We’re also doing more organised series of content. Our insight centres, for example, are a month-long series of content on a very specific and often-more-technical issue. Another is our ‘You and your team’ series, which looks at management relationships and teams. Those encourage us to be more active in commissioning around those subjects.

The rest of what we publish is the result of individual editors’ relationships with authors and working out what’s on their minds on an ongoing basis. A lot of those authors also work on magazine articles and books, so that’s where we can really produce content across platforms.

How is the team structured to ensure you are creating high-quality, high-value content?

We have a pretty focused team of digital editors who carry out a lot of the roles outlined above. We also have a developer and an audio producer in that team. But all of the editors who work on the magazine and the books also contribute to the web – so they are also part of our team and part of our success.

What’s your own background and how did you come to be an HBR editor?

My own background is pretty varied. I started my career in academic book publishing but, living in the Bay area in the ‘90s, it was almost impossible not to end up working with a start-up. I did that for a while but then moved to the UK, where I ran chef Delia Smith’s website. Following that, I took some time off to write fiction and worked on some other food websites. Then I joined HBR and, although I didn’t have the subject matter background, I had worked in places where management was a huge issue and I was interested in that as a result.

Does that suggest the approach to hiring at HBR is focused on finding people dedicated to high-quality content, accuracy and rigour – and that, while important, deep knowledge of the subject matter is a bonus?

I think we look for both if we can, but it’s fair to say that we look hard for people with the principles of good journalism. We have a mix of people here. We have editors who are very specialized in different aspects of management and have been studying those things for years. But we also have editors who are really flexible and can do things in lots of subject areas within management and have other skills in terms of telling stories. 

How do you measure whether all of these approaches are working and delivering for you? What’s the approach to measurement and analytics at HBR?

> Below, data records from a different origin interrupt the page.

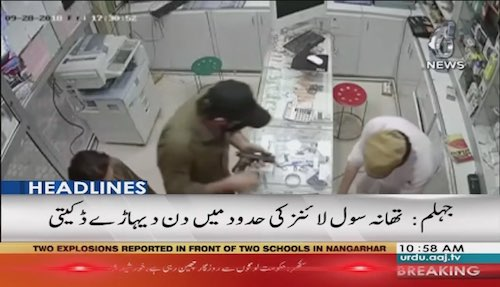 Jhelum: CCTV footage of robbery in shop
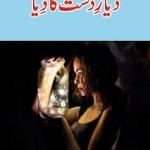 Dayar e Dasht Ka Diya Novel By Raheela Jabeen Badar Pdf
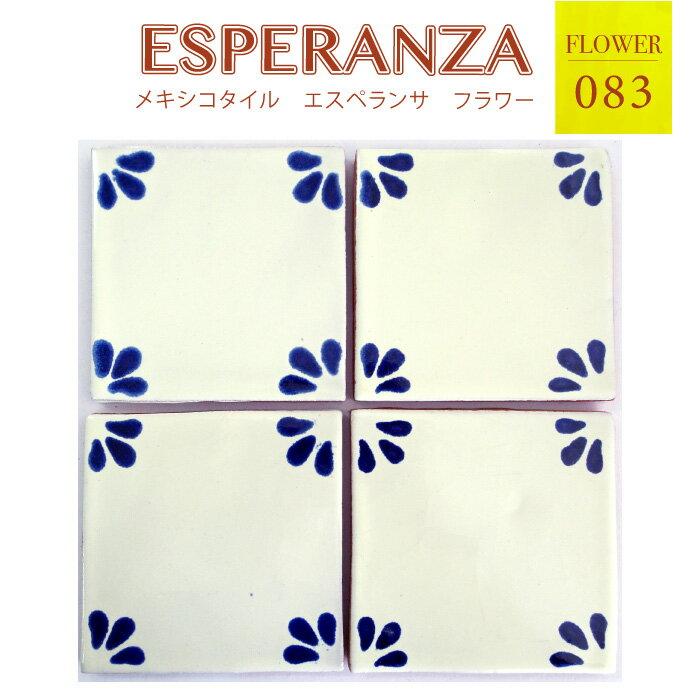 エスペランサ フラワー 083 バラ販売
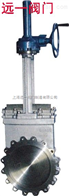 PZ543H-6C/10C/16C/P排渣刀型闸阀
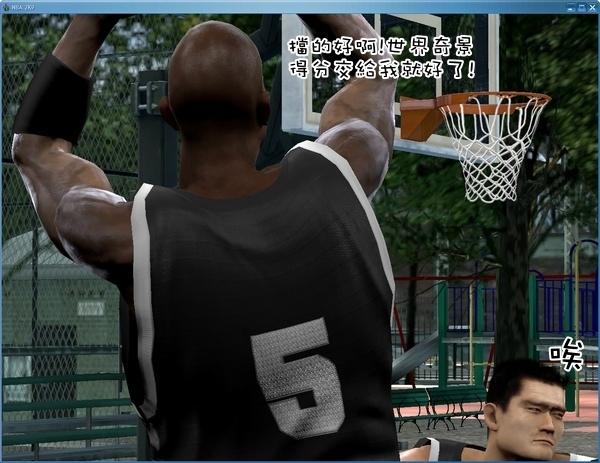 NBA_045.jpg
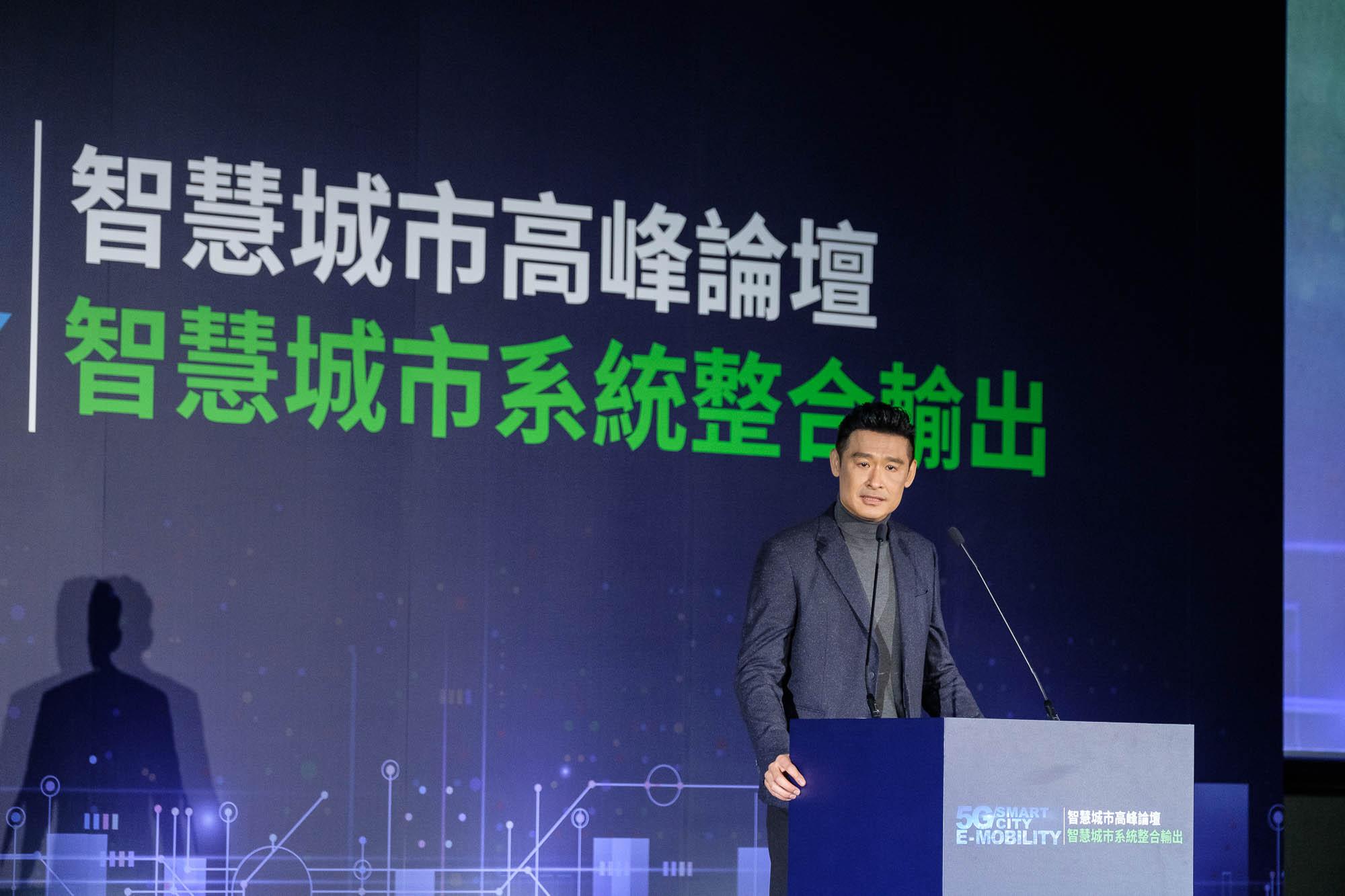 董事長柯勝峯出任第七任 TSSA 台灣智慧城市產業聯盟會長。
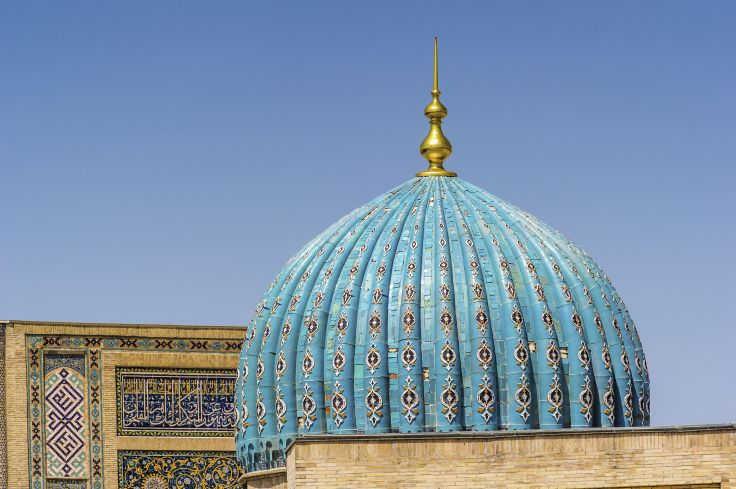 La Mosquée Khast Imam - Tachkent - Ouzbékistan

I could talk about analytics for hours! We are very focused on measuring the performance of our content. A good example is measurement around social. Social media has been very important for us, and it accounts for almost half of our traffic. While the brand is very strong, that can sometimes be a hindrance in reaching new readers. Some people feel like HBR isn’t for them, but through social we are able to get them to the content before the brand and show them that it is useful and it is relevant to them. So we do a lot of measurement around who we are reaching with social. Another really important measure is the frequency of visits to our site. That is still the best measure of how we are doing editorially. We are seeing more people returning more frequently, and that is what tells me we are heading in the right direction.